Le cimetière Saint-Sever compte près de 12 000 stèles, dont une très large partie de tombes de militaires du Commonwealth morts durant la Première Guerre mondiale. La reine Elizabeth II et son mari le prince Philippe s’y étaient recueillis lors de leur visite à Rouen en 1972
Ce qui frappe en premier lieu c’est l’immensité du cimetière. Des sépultures à perte de vue. Près de 12 000 tombes réparties sur plus de 6 hectares.
Des monuments d’un blanc immaculé presque tous identiques auxquels Paul Le Trévier a consacré un ouvrage « Le jardin aux 12 000 pierres ».
Depuis une douzaine d’années, l’historien s’est passionné pour ce lieu. Pour mieux comprendre l’histoire individuelle derrière chacune des 11 769 sépultures, il a photographié chaque stèle et a ainsi constitué une base de données. Grâce aux registres militaires et aux journaux de l’époque, il est même parvenu à contacter la famille de certains défunts.
Rouen, base arrière des troupes britanniques
Pour comprendre pourquoi autant de britanniques ont été enterrés ici, il faut remonter le temps jusqu’à la Première Guerre mondiale.
« Dès août 1914, les britanniques ont voulu tirer parti des infrastructures portuaires et ferroviaires de Rouen. C’était une ville très accessible par la mer puisque son port permettait à des bateaux hauturiers d’accoster sur place. Ils pouvaient donc débarquer du matériel et aussi mettre en place des évacuations sanitaires pour un certain nombre de blessés ».
Rouen devient l’une des principales bases logistiques britanniques des camps, des hôpitaux et un dépôt de ravitaillement sont installés au sud-est de la ville.
Rouen, une ville-hôpital
Alors que Rouen compte 100 000 habitants, 50 000 britanniques sont cantonnés ici durant la Première Guerre mondiale, des infirmières, des médecins, des boulangers, des religieux, des chauffeurs, des palefreniers. « Rouen était presque devenue bilingue » explique Paul Le Trévier.
Au champ de courses – actuel hippodrome des Bruyères- jusqu’à 16 hôpitaux militaires vont coexister à Rouen entre 1914 et 1918 pour une capacité totale de 14 000 lits. Les soldats revenus blessés du front y sont soignés. Beaucoup meurent et sont donc enterrés au cimetière Saint-Sever situé tout à côté.
« En juillet 1916, l’offensive de la Somme va tout changer. Un afflux très important de blessés arrive à Rouen. Les britanniques décident alors de faire l’acquisition de prairies à proximité du premier cimetière et créent une extension qui compte désormais pas loin de 8000 tombes » explique l’historien.
Près de trente nationalités
Tout au long de son travail, Paul Le Trévier a recensé près de 30 nationalités : « le cimetière donne un visage de ce qu’était le Commonwealth au début du XX ème siècle. Il y a ici des Australiens, des Néo-Zélandais, des Indiens, des Sud-Africains… »
Mais comme il ne s’agit pas d’un cimetière situé sur la ligne de front, il compte aussi les stèles de civils morts d’accident ou de maladie. La présence de quelques rares femmes, notamment des infirmières et des volontaires, est à noter, comme Louisa Riggal.
« Elle était infirmière dans l’hôpital australien situé à proximité du cimetière » explique l’auteur « Comme elle avait étudié pendant 2 ans en France, elle parlait presque couramment notre langue. Arrivée à Rouen en 1916, elle joue un rôle déterminant dans l’organisation médicale de la ville.
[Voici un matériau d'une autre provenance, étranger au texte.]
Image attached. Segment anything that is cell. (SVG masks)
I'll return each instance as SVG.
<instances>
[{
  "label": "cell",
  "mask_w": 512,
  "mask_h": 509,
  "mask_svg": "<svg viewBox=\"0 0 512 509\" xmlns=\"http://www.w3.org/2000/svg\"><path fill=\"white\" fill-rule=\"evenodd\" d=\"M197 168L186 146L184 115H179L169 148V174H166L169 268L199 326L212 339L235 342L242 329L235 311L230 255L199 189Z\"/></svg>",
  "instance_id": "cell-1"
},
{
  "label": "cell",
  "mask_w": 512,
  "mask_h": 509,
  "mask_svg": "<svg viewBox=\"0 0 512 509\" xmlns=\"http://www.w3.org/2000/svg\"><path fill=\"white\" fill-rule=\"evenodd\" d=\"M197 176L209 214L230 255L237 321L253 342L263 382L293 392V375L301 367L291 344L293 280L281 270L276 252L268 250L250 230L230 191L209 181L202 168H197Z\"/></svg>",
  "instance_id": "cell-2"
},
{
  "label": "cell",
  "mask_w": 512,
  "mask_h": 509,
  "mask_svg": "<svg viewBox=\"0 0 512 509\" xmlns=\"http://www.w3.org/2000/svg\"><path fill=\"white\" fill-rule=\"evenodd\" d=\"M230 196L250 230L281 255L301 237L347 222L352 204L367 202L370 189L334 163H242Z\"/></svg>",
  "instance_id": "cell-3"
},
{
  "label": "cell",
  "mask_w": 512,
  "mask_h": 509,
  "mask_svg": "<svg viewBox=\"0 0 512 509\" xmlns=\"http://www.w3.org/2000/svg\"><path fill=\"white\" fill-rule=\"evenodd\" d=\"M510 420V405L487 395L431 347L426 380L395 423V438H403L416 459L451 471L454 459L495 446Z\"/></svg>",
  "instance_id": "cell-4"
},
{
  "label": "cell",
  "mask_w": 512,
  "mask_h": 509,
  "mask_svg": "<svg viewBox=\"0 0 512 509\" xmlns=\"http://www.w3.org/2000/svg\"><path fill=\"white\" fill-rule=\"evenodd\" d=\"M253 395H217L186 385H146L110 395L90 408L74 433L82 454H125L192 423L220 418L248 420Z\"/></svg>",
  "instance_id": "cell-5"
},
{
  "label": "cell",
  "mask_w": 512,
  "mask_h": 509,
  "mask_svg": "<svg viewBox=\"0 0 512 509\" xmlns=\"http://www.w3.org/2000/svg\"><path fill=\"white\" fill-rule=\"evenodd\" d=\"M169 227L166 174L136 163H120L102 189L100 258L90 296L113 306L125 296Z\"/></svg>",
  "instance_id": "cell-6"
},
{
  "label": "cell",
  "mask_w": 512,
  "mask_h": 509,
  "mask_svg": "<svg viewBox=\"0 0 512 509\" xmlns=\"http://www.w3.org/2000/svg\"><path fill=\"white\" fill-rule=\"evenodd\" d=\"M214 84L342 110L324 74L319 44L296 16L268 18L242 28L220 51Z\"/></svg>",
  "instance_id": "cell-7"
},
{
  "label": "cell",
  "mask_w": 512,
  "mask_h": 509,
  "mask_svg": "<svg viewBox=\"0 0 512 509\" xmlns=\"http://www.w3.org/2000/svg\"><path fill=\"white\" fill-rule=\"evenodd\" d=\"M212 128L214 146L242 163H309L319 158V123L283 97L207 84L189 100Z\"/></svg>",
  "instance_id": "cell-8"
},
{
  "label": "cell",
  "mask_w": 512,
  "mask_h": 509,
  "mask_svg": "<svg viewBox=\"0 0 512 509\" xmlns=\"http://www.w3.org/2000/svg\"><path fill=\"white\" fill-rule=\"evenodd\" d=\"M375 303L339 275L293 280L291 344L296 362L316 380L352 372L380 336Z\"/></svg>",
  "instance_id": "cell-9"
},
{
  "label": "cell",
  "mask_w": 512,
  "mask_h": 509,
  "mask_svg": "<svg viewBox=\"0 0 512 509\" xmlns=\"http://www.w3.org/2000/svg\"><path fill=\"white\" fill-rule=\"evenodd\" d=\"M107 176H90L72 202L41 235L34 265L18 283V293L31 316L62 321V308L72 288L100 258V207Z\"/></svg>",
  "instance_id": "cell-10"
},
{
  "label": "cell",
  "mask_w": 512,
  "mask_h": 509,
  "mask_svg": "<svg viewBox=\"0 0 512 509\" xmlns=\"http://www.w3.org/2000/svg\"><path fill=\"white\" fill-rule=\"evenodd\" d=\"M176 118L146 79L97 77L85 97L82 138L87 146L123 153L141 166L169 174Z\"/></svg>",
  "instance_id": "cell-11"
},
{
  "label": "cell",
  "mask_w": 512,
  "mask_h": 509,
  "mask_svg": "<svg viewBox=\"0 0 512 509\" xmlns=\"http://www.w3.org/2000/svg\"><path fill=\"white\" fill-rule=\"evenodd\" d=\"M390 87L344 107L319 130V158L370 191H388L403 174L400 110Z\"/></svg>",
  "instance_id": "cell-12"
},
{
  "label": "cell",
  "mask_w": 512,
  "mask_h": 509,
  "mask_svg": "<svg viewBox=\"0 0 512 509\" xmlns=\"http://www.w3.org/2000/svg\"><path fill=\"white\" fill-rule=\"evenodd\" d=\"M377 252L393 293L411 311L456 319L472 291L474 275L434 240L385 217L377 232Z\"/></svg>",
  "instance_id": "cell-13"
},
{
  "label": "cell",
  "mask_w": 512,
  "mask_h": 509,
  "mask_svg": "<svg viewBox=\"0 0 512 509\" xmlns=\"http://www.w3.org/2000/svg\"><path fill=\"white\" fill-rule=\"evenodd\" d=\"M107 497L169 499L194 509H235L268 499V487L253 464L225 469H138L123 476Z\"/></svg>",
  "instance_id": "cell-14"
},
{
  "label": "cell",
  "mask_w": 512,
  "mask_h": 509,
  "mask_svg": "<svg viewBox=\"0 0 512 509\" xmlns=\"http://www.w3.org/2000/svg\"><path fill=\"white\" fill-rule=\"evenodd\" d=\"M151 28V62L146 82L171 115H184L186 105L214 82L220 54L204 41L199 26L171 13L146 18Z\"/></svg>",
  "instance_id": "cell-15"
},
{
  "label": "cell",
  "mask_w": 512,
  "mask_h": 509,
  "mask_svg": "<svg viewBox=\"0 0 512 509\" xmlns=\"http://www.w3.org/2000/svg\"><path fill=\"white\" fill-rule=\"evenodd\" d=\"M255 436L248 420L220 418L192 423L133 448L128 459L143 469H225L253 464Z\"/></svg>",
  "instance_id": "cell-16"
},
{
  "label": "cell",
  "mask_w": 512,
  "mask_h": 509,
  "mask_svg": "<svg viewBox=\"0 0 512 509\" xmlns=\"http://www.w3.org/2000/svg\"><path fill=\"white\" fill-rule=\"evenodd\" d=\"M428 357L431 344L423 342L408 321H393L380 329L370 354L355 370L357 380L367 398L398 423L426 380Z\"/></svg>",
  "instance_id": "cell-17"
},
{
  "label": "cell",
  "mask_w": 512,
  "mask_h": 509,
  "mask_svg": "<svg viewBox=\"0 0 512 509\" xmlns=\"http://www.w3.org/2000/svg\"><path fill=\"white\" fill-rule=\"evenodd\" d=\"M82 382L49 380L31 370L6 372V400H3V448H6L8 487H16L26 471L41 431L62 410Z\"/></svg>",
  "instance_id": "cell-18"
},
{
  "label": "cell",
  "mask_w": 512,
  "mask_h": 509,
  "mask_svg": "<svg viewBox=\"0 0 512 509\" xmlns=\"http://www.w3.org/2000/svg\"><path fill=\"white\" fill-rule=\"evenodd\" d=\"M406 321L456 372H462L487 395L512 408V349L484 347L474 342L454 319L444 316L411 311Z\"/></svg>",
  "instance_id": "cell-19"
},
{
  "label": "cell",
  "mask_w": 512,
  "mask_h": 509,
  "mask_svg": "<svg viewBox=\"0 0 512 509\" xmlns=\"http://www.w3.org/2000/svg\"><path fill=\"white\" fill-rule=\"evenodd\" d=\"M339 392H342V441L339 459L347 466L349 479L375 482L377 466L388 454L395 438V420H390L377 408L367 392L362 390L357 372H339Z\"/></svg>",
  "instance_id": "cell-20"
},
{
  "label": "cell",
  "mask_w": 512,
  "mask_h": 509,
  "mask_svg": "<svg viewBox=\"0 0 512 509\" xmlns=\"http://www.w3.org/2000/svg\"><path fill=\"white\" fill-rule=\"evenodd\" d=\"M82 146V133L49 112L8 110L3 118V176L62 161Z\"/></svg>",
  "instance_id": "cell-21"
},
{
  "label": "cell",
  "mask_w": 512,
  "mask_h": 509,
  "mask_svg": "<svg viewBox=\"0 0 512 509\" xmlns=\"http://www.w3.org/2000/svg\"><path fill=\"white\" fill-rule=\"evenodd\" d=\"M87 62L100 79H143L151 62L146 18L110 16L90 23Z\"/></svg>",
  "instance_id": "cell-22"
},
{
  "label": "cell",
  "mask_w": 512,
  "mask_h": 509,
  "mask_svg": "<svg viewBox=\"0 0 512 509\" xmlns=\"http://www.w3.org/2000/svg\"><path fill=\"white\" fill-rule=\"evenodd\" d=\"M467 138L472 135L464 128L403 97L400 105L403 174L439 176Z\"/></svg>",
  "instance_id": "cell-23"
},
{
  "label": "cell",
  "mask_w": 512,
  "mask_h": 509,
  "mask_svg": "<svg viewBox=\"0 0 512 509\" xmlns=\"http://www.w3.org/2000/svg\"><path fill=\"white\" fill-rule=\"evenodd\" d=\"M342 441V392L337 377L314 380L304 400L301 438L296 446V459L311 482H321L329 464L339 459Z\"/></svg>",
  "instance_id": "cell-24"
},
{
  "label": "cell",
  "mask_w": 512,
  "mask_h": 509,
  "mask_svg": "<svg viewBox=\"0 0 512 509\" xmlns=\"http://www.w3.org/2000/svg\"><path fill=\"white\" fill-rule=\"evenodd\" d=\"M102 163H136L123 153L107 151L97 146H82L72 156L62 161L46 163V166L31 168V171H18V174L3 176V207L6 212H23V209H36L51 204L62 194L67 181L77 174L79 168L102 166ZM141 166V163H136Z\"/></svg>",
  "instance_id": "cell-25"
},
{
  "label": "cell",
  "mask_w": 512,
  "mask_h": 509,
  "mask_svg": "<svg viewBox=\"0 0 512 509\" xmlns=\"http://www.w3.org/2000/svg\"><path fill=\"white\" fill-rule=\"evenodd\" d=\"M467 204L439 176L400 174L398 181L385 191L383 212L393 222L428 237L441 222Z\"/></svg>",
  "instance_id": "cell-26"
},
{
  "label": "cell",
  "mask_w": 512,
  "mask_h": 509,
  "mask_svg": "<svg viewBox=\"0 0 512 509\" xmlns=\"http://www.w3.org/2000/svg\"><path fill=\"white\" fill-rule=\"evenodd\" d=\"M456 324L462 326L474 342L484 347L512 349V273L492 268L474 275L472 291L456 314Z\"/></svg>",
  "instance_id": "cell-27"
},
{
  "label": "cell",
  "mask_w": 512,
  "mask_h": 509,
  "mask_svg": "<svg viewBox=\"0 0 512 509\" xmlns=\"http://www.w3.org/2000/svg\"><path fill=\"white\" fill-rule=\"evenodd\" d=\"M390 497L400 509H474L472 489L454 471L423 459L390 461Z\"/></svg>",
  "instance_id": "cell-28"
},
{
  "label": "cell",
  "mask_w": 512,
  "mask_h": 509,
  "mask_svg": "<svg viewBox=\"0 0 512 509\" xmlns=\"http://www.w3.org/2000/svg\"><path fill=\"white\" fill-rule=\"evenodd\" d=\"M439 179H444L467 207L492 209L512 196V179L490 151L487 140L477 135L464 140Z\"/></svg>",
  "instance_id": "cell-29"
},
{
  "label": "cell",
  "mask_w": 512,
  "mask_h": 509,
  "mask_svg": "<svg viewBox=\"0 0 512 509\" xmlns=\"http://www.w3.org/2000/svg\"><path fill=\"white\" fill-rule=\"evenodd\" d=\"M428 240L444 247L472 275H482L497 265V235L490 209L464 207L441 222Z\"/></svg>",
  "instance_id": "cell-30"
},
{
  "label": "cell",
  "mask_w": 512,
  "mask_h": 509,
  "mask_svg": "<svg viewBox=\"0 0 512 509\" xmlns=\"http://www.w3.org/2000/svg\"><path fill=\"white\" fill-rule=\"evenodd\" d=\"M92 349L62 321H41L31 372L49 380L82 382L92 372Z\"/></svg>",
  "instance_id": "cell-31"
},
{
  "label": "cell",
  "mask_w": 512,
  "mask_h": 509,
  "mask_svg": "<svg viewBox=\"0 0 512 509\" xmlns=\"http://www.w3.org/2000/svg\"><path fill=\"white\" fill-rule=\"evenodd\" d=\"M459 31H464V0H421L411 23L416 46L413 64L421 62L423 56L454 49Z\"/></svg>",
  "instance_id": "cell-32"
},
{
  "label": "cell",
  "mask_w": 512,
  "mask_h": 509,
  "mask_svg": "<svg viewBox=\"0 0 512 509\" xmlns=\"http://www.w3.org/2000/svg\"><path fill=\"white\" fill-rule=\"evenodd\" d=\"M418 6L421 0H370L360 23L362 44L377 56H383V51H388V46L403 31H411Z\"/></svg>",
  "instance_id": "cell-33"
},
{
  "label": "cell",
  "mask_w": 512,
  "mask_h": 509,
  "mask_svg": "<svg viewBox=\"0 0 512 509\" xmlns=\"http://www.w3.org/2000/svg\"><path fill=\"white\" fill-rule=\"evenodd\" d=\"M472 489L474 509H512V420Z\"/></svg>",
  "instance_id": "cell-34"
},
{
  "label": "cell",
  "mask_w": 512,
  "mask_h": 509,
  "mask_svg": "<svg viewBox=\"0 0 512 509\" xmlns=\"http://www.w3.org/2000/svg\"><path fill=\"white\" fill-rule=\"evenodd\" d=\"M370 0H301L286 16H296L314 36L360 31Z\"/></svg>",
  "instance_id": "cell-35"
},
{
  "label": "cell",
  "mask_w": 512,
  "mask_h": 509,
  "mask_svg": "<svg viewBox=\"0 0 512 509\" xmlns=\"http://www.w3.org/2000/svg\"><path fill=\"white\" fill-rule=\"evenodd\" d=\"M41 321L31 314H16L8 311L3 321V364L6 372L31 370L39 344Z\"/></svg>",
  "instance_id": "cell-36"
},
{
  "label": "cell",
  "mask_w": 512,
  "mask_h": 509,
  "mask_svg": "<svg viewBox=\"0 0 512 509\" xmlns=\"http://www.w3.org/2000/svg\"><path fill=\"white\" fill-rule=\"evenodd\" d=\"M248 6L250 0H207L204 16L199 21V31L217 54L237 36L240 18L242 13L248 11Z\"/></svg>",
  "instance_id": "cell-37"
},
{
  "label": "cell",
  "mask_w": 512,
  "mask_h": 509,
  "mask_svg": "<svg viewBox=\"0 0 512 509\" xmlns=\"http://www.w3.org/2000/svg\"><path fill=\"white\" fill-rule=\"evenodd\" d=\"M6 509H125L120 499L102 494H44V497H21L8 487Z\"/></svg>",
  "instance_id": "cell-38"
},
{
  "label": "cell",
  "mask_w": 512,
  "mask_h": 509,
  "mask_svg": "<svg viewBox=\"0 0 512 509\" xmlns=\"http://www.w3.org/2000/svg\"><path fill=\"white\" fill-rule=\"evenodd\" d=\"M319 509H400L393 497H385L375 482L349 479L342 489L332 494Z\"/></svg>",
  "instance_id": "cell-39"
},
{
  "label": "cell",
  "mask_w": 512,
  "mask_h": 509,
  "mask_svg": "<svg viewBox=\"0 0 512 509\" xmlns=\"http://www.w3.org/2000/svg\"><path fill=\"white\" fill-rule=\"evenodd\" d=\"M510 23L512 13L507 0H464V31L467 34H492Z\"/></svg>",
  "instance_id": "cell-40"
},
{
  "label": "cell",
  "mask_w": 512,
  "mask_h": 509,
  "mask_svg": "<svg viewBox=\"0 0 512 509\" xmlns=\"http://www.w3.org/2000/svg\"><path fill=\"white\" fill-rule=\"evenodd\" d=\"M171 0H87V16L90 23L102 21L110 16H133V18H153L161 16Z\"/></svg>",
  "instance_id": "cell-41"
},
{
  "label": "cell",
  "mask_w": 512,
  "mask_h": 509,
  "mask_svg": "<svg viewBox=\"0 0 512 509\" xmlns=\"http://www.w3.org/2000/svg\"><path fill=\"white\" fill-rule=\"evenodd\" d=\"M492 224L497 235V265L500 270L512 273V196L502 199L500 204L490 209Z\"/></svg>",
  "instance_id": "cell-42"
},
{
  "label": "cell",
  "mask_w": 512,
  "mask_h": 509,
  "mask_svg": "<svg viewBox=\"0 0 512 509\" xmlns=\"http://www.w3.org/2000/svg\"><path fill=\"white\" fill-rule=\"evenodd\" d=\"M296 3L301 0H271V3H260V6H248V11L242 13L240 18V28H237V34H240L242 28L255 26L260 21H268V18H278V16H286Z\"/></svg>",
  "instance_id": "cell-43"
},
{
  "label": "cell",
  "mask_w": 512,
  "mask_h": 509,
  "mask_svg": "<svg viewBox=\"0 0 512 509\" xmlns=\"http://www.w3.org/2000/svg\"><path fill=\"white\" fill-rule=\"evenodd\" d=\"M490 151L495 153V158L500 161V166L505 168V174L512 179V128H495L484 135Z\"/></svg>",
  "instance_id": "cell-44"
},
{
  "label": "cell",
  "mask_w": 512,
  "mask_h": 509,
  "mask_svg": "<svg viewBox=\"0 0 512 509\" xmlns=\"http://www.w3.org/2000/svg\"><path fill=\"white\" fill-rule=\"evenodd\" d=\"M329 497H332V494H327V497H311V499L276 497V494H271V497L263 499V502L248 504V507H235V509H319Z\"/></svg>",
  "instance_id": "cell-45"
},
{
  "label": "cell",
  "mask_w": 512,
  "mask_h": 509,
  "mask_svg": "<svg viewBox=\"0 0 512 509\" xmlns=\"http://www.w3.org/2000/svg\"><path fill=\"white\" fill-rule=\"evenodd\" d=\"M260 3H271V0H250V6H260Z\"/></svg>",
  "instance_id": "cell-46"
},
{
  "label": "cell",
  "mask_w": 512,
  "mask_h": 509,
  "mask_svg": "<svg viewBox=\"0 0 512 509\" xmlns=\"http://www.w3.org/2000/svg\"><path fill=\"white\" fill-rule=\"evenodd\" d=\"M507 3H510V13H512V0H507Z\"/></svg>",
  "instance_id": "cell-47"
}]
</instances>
Elle coordonne les actions des médecins militaires britanniques installés ici et des autorités médicales françaises ».
Plus tard, aux stèles de 14-18, s’ajouteront celles des soldats anglais morts près de Rouen durant la Seconde guerre mondiale. Tout particulièrement celles des soldats canadiens blessés lors de l’opération Jubilée à Dieppe le 19 août 1942 et soignés à Rouen.
L’hommage royal
Le 20 mai 1972, la reine Elizabeth II et le prince Philip visitent Rouen lors de leur deuxième voyage officiel en France. Comme le montrent les images de l’époque, ils sont accueillis à la gare par le premier ministre Jacques Chaban Delmas, le préfet de région et le sénateur maire Jean Lecanuet. Après un passage en voiture place du Vieux marché, le couple royal se rend au cimetière de Saint-Sever pour un hommage. Le cortège rejoint ensuite le yacht royal " Britannia " à bord duquel la reine quitte le port.
Devenu territoire britannique en 1921, le cimetière militaire Saint-Sever est aujourd’hui entretenu par les jardiniers du Commonwealth War Graves Commission. Une commémoration est organisée chaque année le 11 novembre. Il est le plus grand cimetière britannique de France.